II Das alte Gesetz
1961 Gott,
unser Schöpfer und Erlöser, hat sich Israel zu seinem Volk erwählt und ihm sein
Gesetz geoffenbart. So hat er das Kommen Christi vor bereitet. Das mosaische
Gesetz bringt mehrere Wahrheiten zum Ausdruck, die der Vernunft von Natur aus
einsichtig sind, jedoch innerhalb des Heilsbundes bekanntgemacht und beglaubigt
wurden.
1962 Das alte
Gesetz ist die erste Stufe des geoffenbarten Gesetzes. Seine sittlichen
Vorschriften sind in den zehn Geboten zusammengefaßt. Die Gebote des Dekalogs
legen die Grundlagen der Berufung des Menschen, der nach dem Bilde Gottes
geschaffen ist. Sie untersagen, was gegen die Liebe zu Gott und zum Nächsten
verstößt, und schreiben vor, was für sie wesentlich ist. Der Dekalog ist ein
Licht für das Gewissen jedes Menschen, um ihn auf den Ruf und die Wege Gottes
hinzuweisen und ihn vor dem Bösen zu schützen.
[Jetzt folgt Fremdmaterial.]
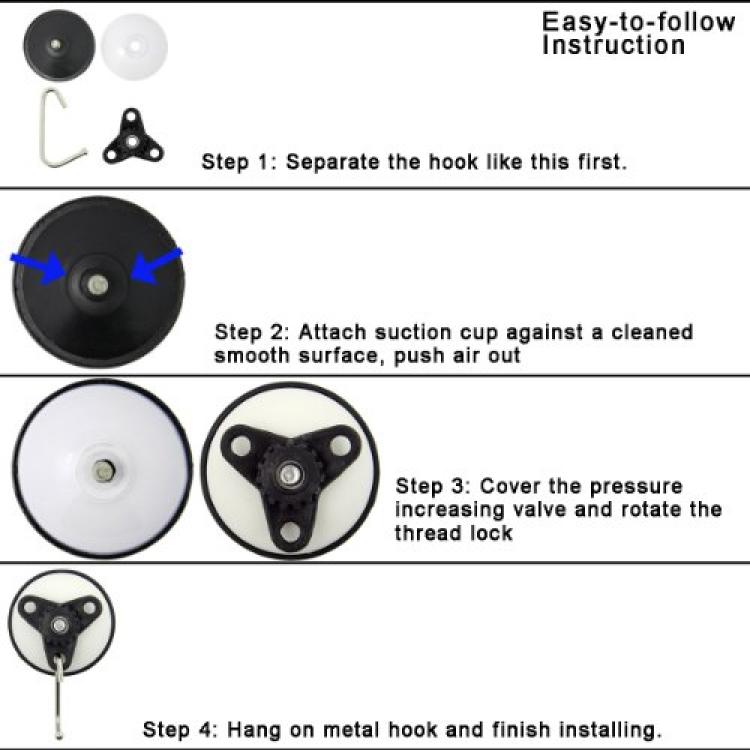 Easy-to-follow Instruction

Step 1: Separate the hook like this first.

Step 2: Attach suction cup against a cleaned smooth surface, push air out

Step 3: Cover the pressure increasing valve and rotate the thread lock

Step 4: Hang on metal hook and finish installing.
„Gott hat auf die Gesetzestafeln
das geschrieben, was die Menschen nicht in ihren Herzen lasen"
(Augustinus, Psal. 57,1).
1963 Gemäß der
christlichen Überlieferung ist das heilige [Vgl. Röm 7,12], geistige [Vgl. Röm
7,14] und gute [Vgl. Röm 7,16] Gesetz noch unvollkommen. Wie ein Lehrmeister
[Vgl. Gal 3,4] zeigt es uns, was zu tun ist, gibt aber nicht von sich aus die
Kraft, die Gnade des Heiligen Geistes, zu seiner Erfüllung. Weil es die Sünde
nicht wegnehmen kann, bleibt es ein Gesetz der Knechtschaft. Dem hi. Paulus zufolge
hat es insbesondere die Aufgabe, die Sünde anzuklagen und ans Licht zu bringen,
die im Herzen des Menschen ein Gesetz der Begierlichkeit bildet [Vgl. Röm 7].
Immerhin bleibt das Gesetz auf dem Weg zum Gottesreich die erste Stufe. Es
bereitet das auserwählte Volk und jeden Christen auf die Bekehrung und den
Glauben an den rettenden Gott vor. Es bietet eine Lehre, die - wie das Wort
Gottes - für immer besteht.
1964 Das alte
Gesetz ist eine Vorbereitung auf das Evangelium. „Das Gesetz war eine Pädagogik
und eine Weissagung der zukünftigen Güter" (Irenäus, hæer. 4,15,1). Es
kündigt das Werk der Befreiung von der Sünde an, das mit Christus vollendet
wird; es liefert dem Neuen Testament die Bilder, „Typen", Symbole, um das
Leben nach dem Geiste zu veranschaulichen. Das Gesetz wird vervollständigt
durch die Lehre der Weisheitsbücher und der Propheten, die es auf den Neuen
Bund und das Himmelreich ausrichten.
„Manche,
die in der Zeit des Alten Bundes lebten, hatten die Liebe und die Gnade des
Heiligen Geistes und erwarteten hauptsächlich geistige und ewige Verheißungen;
und insofern gehörten sie zum neuen Gesetz. - Ebenso sind im Neuen Testament
manche fleischliche Menschen noch nicht zur Vollkommenheit des neuen Gesetzes
gelangt. Diese mußten auch im Neuen Testament durch Furcht vor Strafen und
durch gewisse zeitliche Verheißungen zu den Tugendwerken geführt werden. Wenn
das alte Gesetz auch die Gebote der Liebe gab, so wurde durch es doch nicht der
Heilige Geist verliehen, durch den ‚die Liebe in unsere Herzen ausgegossen ist‘
(Röm 5,5)" (Thomas v. A., s. th. 1 -2,107,1, ad 2).